The language of the new law explicitly states that patients have the right to revoke consent at any time. The problem is that patients must know they need to do this, and also, once records have been shared widely enough, it becomes virtually impossible to communicate and enforce that revocation. Privacy proponents worry that this re-disclosure license will deter patients from seeking treatment, and could lead to harm for those who decide to engage anyway.
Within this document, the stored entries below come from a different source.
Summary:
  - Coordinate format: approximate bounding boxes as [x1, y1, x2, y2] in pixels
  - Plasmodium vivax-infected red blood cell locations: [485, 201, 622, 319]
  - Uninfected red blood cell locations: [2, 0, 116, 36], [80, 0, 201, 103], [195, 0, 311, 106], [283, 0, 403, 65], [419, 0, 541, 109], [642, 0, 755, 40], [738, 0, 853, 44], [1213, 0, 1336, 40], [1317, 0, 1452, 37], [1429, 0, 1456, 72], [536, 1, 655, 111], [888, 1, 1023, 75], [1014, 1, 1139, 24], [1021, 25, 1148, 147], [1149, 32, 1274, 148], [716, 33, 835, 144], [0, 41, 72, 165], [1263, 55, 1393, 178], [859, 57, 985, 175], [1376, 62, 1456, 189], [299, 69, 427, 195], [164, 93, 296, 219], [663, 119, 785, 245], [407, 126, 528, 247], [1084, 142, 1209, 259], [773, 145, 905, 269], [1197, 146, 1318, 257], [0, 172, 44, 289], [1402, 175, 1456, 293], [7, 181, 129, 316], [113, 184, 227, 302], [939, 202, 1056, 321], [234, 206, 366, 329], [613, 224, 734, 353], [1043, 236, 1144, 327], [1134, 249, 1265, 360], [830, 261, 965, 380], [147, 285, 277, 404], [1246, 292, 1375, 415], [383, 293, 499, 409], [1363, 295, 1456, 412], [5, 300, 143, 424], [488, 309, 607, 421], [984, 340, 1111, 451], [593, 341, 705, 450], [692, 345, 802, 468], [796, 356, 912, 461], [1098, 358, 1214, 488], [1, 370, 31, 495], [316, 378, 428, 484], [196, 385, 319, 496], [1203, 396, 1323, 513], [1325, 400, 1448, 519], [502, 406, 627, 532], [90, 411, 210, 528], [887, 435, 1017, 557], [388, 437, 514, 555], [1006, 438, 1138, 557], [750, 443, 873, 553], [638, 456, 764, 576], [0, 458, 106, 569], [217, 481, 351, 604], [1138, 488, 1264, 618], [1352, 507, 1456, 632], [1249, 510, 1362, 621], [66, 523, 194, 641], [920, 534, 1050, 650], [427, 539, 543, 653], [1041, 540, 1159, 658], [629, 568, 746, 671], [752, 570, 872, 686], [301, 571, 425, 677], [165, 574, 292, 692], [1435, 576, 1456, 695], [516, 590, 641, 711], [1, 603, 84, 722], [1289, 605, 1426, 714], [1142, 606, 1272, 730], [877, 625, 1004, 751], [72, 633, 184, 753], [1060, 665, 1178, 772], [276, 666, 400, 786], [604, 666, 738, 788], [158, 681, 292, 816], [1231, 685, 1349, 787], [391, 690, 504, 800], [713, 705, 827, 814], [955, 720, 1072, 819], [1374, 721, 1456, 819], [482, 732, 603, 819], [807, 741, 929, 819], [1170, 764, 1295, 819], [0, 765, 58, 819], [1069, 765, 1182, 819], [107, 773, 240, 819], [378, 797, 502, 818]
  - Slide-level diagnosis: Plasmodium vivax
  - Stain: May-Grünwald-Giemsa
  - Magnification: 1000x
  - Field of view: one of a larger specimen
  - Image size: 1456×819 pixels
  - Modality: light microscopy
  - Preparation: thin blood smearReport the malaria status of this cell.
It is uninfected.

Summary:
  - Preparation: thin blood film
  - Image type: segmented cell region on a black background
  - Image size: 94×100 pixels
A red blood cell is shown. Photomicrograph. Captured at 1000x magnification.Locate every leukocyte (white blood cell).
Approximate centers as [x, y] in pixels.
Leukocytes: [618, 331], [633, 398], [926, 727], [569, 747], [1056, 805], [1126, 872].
“Some insurers have discriminated against substance use disorder patients, and substance use disorder patients have not gotten life insurance or other key insurance like that because they found out,” said Deborah Reid, senior health policy attorney with Legal Action Center, emphasizing the fact that discrimination against substance use disorder patients is not a thing of the past, but a very real problem her office deals with regularly. She argued that lessening privacy regulations for these patients is likely to increase the problem. Other examples of potential bad case scenarios resulting from the relaxed consent rules that she and her co-worker Jacqueline Setz provided were child custody cases, information spread through small town communities, and law enforcement gaining access to the records.
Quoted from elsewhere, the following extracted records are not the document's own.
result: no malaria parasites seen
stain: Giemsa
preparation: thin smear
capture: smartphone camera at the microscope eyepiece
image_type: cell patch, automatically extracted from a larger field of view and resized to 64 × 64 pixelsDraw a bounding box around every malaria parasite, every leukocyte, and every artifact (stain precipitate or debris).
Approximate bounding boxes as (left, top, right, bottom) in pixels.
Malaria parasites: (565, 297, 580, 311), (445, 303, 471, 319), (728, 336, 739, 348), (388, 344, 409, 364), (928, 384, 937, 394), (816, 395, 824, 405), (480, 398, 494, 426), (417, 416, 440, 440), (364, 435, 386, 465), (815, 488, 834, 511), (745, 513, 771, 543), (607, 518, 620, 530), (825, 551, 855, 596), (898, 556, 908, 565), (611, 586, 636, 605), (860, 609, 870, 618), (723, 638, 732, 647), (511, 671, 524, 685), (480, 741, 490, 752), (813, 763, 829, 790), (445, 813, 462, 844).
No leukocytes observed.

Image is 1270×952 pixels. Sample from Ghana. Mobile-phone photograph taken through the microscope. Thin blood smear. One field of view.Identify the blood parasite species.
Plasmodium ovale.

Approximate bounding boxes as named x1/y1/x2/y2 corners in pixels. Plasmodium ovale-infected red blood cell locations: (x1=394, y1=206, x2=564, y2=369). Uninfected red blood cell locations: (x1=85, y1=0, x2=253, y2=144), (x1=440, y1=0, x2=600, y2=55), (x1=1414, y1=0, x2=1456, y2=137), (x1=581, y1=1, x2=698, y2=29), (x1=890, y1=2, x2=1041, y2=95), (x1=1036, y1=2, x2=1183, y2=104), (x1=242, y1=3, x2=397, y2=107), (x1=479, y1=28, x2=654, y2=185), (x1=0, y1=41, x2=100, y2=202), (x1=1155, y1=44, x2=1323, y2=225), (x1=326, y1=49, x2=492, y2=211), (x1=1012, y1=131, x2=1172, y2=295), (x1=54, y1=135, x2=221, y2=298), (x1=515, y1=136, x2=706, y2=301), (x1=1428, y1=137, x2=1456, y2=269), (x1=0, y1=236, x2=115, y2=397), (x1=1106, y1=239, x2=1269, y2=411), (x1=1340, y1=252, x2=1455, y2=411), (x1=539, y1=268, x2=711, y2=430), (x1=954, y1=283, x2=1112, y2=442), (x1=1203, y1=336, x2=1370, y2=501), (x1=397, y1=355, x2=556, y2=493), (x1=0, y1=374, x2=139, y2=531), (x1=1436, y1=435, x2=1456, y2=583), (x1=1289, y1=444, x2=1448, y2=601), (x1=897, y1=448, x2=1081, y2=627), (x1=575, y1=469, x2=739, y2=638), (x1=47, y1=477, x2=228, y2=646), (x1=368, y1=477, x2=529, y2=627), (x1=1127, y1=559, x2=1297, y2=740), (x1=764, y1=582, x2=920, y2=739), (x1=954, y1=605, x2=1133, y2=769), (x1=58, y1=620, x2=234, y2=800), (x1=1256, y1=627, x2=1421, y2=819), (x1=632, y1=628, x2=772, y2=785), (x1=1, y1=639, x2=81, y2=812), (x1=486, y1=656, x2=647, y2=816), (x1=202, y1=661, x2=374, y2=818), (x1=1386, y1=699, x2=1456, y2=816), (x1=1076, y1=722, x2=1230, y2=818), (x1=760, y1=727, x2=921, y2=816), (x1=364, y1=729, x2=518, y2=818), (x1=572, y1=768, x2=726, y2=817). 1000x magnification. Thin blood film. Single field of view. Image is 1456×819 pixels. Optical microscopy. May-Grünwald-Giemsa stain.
The new law includes anti-discrimination language, which proponents like Shatterproof say is a big win. “Certainly the illegal nature of using drugs should never be a barrier to someone accessing emergency help or medical care when they need it. That’s something we should hopefully all be working toward. This legislation is consistent with existing federal protections around the treatment of addiction,” said Kevin Roy, chief public policy officer at Shatterproof. Currently, the Americans with Disabilities Act (ADA) covers discrimination against substances use disorder patients — but only if they are not currently using illegal substances. If a patient is engaged with treatment but struggling to maintain total abstinence or does not seek total abstinence as a goal, they are not protected against discrimination by the ADA. But opponents say that the new anti-discrimination language won’t be enough to offset the dangers caused by allowing this sensitive information to move more freely. “It’s in there, you can’t discriminate, but if you do — who’s gonna be able to enforce that? With no patient first right of action, patients can’t stand up for themselves unless they have resources to retain counsel and sue in civil court,” said Talbott, adding, “even the parts that sound good, upon further reflection and digging, seem to be paper tigers.”
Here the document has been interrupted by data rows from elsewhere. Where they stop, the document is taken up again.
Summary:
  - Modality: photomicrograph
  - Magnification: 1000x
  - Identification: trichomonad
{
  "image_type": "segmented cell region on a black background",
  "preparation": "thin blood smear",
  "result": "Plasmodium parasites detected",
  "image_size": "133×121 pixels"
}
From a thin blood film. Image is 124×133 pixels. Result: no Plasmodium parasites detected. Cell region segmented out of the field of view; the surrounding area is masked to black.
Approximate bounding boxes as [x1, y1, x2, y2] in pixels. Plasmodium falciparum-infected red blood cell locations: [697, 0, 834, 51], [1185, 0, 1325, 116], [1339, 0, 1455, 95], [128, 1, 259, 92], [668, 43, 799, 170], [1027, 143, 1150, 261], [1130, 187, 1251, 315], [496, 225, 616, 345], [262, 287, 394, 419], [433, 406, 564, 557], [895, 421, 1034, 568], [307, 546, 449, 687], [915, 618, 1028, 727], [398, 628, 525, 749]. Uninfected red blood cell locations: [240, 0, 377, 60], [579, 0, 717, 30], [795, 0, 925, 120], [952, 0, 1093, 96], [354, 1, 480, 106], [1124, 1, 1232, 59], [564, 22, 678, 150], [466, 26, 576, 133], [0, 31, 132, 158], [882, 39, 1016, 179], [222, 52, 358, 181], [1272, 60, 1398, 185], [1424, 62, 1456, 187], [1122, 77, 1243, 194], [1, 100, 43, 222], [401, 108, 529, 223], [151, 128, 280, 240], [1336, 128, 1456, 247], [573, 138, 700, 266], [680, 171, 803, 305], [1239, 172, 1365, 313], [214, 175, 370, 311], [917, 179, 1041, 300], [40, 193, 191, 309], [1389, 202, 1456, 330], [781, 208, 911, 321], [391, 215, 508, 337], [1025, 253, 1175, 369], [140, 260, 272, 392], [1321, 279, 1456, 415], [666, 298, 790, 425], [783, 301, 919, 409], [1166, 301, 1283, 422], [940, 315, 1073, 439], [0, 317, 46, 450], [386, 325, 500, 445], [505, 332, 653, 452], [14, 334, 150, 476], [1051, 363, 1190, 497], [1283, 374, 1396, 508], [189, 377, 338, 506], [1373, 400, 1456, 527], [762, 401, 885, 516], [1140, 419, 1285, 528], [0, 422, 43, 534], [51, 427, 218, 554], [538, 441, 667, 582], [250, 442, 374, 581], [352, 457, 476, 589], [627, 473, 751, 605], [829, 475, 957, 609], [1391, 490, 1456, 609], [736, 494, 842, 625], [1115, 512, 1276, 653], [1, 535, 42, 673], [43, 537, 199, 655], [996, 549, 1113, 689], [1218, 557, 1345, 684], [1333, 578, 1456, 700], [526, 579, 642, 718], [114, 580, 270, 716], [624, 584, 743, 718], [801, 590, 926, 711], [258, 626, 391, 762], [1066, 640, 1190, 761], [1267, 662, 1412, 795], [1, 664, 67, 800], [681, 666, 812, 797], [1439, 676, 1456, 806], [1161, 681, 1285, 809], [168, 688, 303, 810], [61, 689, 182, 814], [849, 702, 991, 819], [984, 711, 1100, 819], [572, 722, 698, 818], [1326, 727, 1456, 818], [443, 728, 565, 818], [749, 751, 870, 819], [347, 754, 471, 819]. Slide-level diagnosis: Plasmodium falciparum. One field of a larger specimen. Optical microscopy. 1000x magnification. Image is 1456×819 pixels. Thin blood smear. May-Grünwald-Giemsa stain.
Although those who have been involved in the fight for years were disappointed that these changes were slipped through alongside the unrelated coronavirus stimulus bill, they say the fight isn’t totally over yet.
“We still have initial consent…it didn’t remove the complete foundation of Part 2, but it will be a different struggle now,” said Talbott, explaining some early-stage strategies NAMA-R and other groups are discussing in order to ensure addiction patients can still have robust privacy protections in the future.
Then, with a note of sadness, he added: “The 10 year battle to preserve privacy protections in Part 2 is over.”
“These are people’s lives we are talking about,” summarized Tarino. “There are very deep implications to people losing rights and privileges because of their participation in something that was supposed to help them.”